Case study: Your business has shown no growth the last eight months and rising fuel prices are exacerbating matters. You decide that layoffs are the only solution and inform your employees, in writing, of the business’s financial situation. The letter also indicates that you have no choice but to lay off four of the employees. You address another letter to the four employees in which you inform them that their services will be terminated due to the operational requirements of the business. Their last working day will be at the end of the month. However, you receive a CCMA reference informing you that the layoff is unfair. How do you proceed?
South Africa’s labour environment is strictly regulated and complying with legislation requires specialist knowledge. In many cases employers fall victim to the numerous pitfalls in relation to layoffs (retrenchment).

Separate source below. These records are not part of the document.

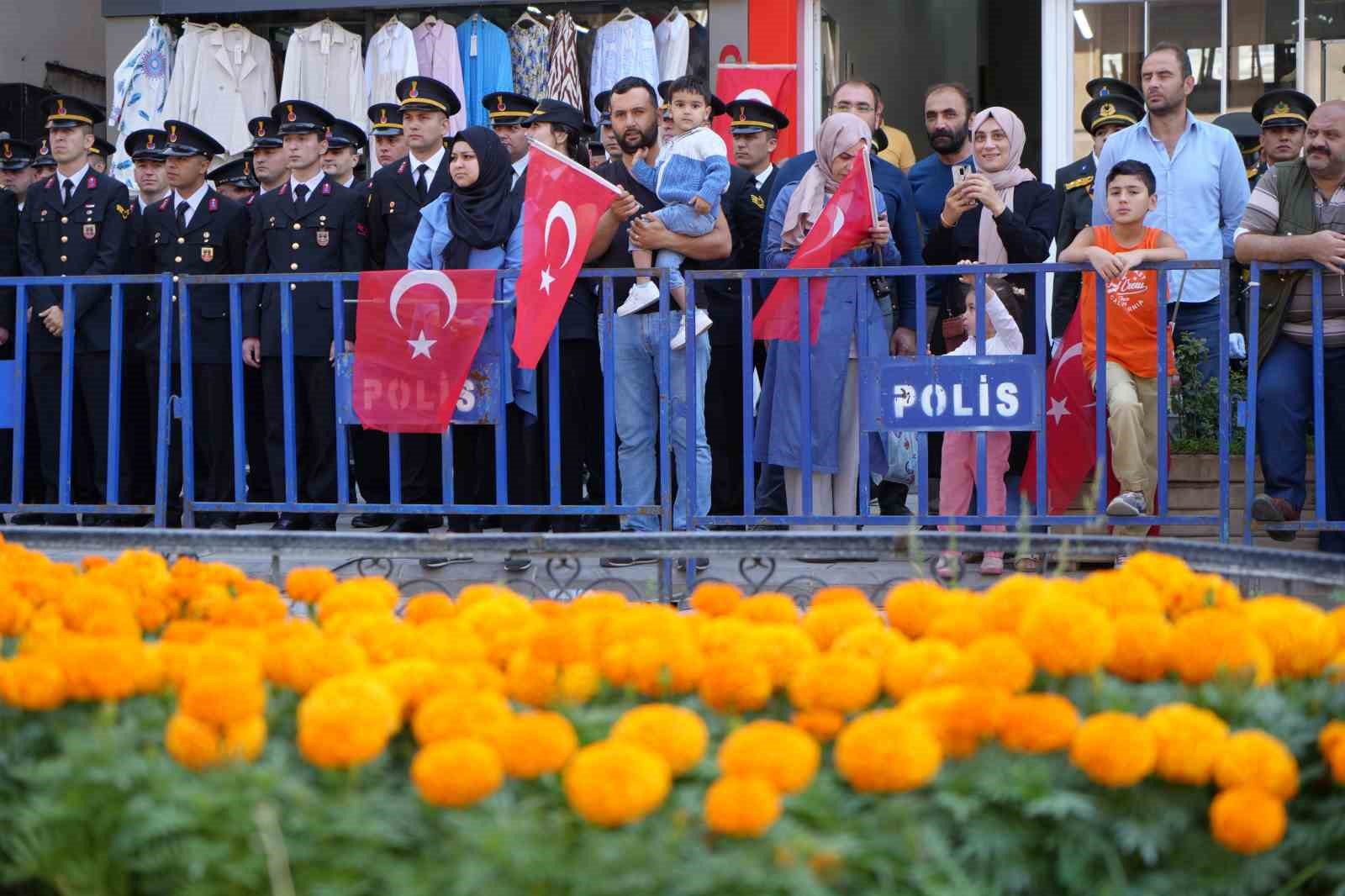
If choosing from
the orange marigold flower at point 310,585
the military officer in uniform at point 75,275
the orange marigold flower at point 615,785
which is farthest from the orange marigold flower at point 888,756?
the military officer in uniform at point 75,275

Employers often believe that they are acting in accordance with what is stipulated, when in fact they are putting their business at risk.
Given the current economic climate, employers must consider various options in order to adapt to a changing environment. Layoffs are a no-fault dismissal, as the employee has done nothing wrong and the dismissal is in line with operational requirements. As with all dismissals, the process must be both substantively and procedurally fair. An employer who does not follow the correct procedure risks receiving a referral from the CCMA (Commission for Conciliation, Mediation and Arbitration), which could lead to an award against the employer and a financial payout to the employee and/or re-employment.
The following are five common layoff mistakes employers should avoid.
No decisions beforehand
When it becomes clear that layoffs are the only option, the employer must guard against identifying employees to be laid off beforehand – this is one of the most common mistakes and can lead to automatic unfair dismissal. As stipulated by labour legislation a specific process must be followed, the first of which is to consult with all employees in order to investigate alternatives to layoffs, draw up timelines and limit the negative impact of layoffs.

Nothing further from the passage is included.